++++ Passage provided ++++
Some library functions for which source code is unavailable may
gratuitously allocate and return buffers that contain their results, or
require you to pass them buffers which they subsequently release. If you
have source code for the library, by far the best approach is to simply
install SMARTALLOC in it, particularly since this kind of ill-structured
dynamic storage management is the source of so many storage leaks.
Without source code, however, there’s no option but to provide a way to
bypass SMARTALLOC for the buffers the library allocates and/or releases
with the standard system functions.

For each function *xxx* redefined by SMARTALLOC, a corresponding routine
named “actually\ *xxx*” is furnished which provides direct access to the
underlying system function, as follows:

    | ll &
    | malloc(\ *size*\ ) & actuallymalloc(\ *size*\ )
    | calloc(\ *nelem*\ , *elsize*\ ) & actuallycalloc(\ *nelem*,
      *elsize*\ )
    | realloc(\ *ptr*\ , *size*\ ) & actuallyrealloc(\ *ptr*, *size*\ )
    | free(\ *ptr*\ ) & actuallyfree(\ *ptr*\ )

For example, suppose there exists a system library function named
“getimage()” which reads a raster image file and returns the address of
a buffer containing it. Since the library routine allocates the image
directly with malloc(), you can’t use SMARTALLOC’s free(), as that call
expects information placed in the buffer by SMARTALLOC’s special version
of malloc(), and hence would report an error. To release the buffer you
should call actuallyfree(), as in this code fragment:

::

            struct image *ibuf = getimage("ratpack.img");
            display_on_screen(ibuf);
            actuallyfree(ibuf);

Conversely, suppose we are to call a library function, “putimage()”,
which writes an image buffer into a file and then releases the buffer
with free(). Since the system free() is being called, we can’t pass a
buffer allocated by SMARTALLOC’s allocation routines, as it contains
special information that the system free() doesn’t expect to be there.
++++ Raw records ++++
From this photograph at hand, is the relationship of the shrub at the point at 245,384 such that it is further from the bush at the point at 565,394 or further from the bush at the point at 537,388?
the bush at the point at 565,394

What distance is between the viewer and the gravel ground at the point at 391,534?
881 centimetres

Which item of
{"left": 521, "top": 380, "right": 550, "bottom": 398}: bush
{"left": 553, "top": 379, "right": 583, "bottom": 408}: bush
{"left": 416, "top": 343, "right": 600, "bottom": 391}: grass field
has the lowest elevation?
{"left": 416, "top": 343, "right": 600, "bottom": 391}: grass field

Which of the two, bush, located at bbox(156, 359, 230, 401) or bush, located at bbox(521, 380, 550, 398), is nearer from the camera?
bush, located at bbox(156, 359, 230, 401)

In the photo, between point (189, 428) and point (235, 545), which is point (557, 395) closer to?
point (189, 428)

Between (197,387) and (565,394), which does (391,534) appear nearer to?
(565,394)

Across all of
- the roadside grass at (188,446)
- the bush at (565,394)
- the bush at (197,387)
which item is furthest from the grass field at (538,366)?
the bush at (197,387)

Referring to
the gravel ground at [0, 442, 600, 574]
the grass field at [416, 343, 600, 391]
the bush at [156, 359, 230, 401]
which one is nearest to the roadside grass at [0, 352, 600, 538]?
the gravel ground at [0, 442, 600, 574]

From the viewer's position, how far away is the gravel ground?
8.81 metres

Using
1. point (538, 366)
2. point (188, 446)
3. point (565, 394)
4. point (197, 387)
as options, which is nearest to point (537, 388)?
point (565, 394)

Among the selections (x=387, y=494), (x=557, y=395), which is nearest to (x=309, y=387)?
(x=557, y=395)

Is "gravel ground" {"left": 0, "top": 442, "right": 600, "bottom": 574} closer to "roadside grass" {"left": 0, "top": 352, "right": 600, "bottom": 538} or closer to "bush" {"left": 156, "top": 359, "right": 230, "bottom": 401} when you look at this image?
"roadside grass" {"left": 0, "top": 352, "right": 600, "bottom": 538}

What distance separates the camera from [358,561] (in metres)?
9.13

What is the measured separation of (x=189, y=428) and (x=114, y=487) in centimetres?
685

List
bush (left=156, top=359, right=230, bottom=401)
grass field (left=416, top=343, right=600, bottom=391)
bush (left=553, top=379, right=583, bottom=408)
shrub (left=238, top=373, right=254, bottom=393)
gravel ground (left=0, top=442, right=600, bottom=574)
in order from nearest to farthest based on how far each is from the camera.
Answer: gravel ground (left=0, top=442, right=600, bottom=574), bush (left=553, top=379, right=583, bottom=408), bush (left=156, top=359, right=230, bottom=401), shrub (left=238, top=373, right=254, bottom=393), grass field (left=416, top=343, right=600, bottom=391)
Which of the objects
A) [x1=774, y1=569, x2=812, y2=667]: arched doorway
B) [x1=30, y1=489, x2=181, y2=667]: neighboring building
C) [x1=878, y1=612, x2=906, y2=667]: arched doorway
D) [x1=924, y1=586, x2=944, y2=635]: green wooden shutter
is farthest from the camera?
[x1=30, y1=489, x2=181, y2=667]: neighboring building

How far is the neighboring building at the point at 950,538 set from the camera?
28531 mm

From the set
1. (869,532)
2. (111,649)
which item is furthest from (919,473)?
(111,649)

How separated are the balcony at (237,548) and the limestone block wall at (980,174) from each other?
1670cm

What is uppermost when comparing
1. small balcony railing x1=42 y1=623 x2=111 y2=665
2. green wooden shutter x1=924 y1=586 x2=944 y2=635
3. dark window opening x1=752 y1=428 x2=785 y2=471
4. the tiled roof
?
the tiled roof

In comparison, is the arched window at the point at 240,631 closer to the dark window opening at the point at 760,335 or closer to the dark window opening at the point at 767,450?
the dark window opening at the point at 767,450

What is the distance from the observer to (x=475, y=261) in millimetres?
++++
# Jobs
1. According to the SMARTALLOC passage, which routine should be called to release the buffer returned by getimage()?
2. Go on with the SMARTALLOC passage, starting after its last sentence.
The records come from a separate source.

# Answers to the exercise
1. actuallyfree()

2.
The following code uses actuallymalloc() to obtain the buffer passed to
such a routine.

::

            struct image *obuf =
               (struct image *) actuallymalloc(sizeof(struct image));
            dump_screen_to_image(obuf);
            putimage("scrdump.img", obuf);  /* putimage() releases obuf */

It’s unlikely you’ll need any of the “actually” calls except under very
odd circumstances (in four products and three years, I’ve only needed
them once), but they’re there for the rare occasions that demand them.
Don’t use them to subvert the error checking of SMARTALLOC; if you want
to disable orphaned buffer detection, use the sm_static(1) mechanism
described above. That way you don’t forfeit all the other advantages of
SMARTALLOC as you do when using actuallymalloc() and actuallyfree().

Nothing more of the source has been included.